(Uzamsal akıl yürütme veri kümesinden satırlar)
--------------------

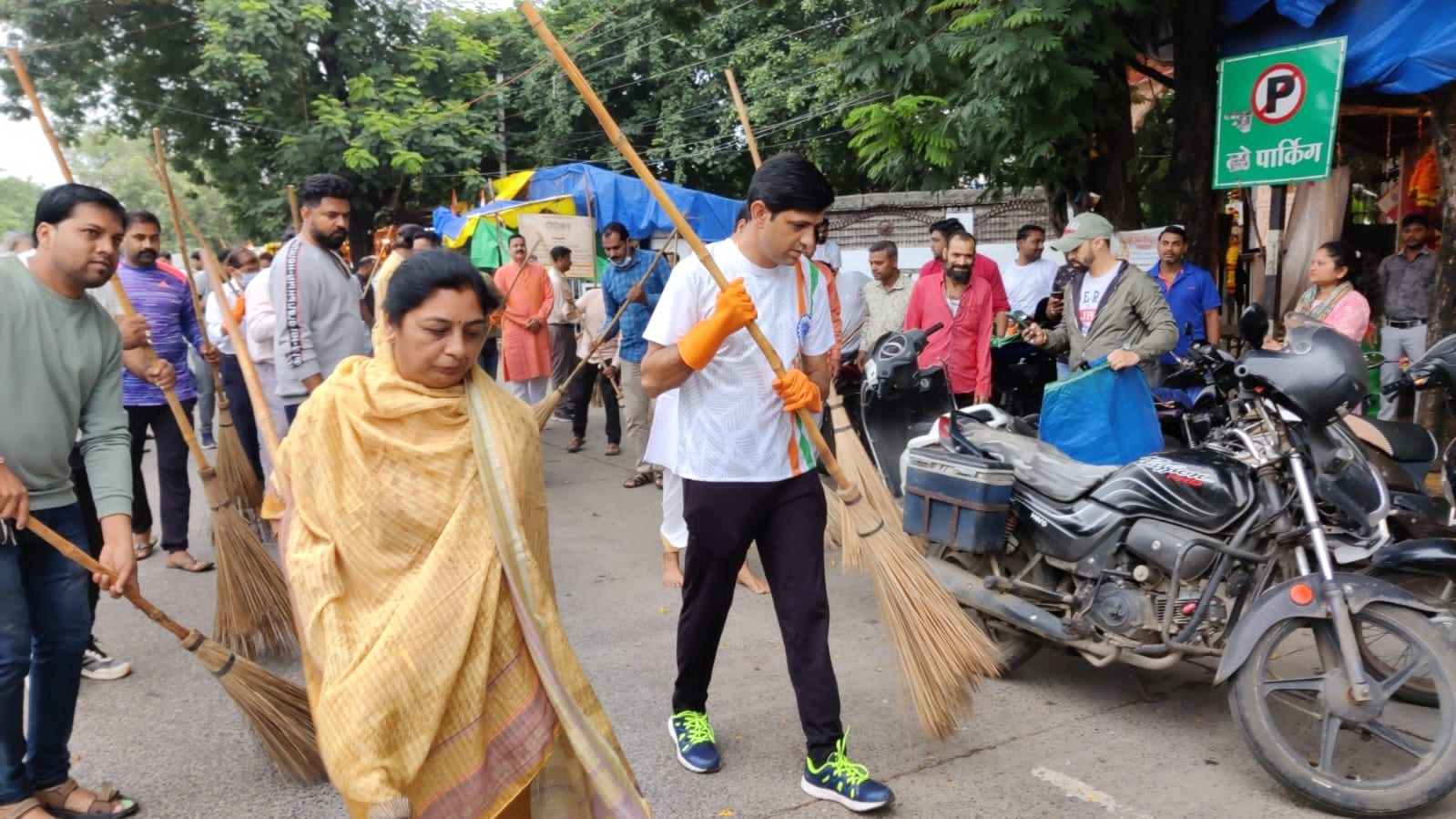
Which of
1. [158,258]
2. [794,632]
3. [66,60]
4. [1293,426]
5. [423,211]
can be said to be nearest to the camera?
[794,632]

--------------------

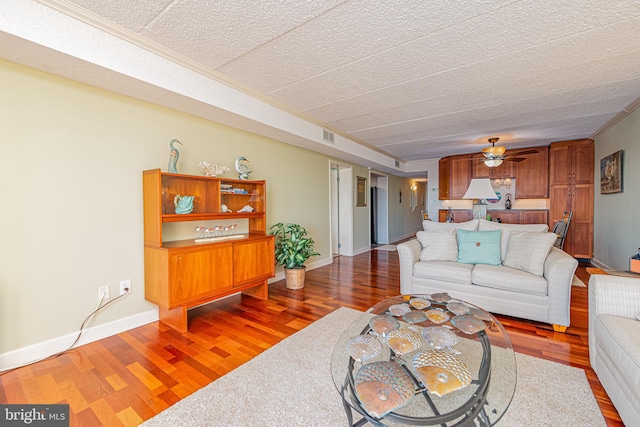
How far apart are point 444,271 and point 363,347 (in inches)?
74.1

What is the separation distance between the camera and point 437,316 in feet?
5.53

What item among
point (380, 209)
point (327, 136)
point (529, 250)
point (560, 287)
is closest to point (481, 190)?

--------------------

**Amaç:** Lütfen yalnızca "How far apart" ifadesinin geçtiği satırdan başlayıp "is closest to point (481, 190)?" ifadesinin geçtiği satırda biten satırları yeniden yaz. Bu satırlarda "point" yerine "location" koy, başka hiçbir şeyi değiştirme.

**Görevin sonucu:**
How far apart are location 444,271 and location 363,347 (in inches)?
74.1

What is the separation distance between the camera and location 437,316 in feet?
5.53

What item among
location (380, 209)
location (327, 136)
location (529, 250)
location (560, 287)
is closest to location (481, 190)?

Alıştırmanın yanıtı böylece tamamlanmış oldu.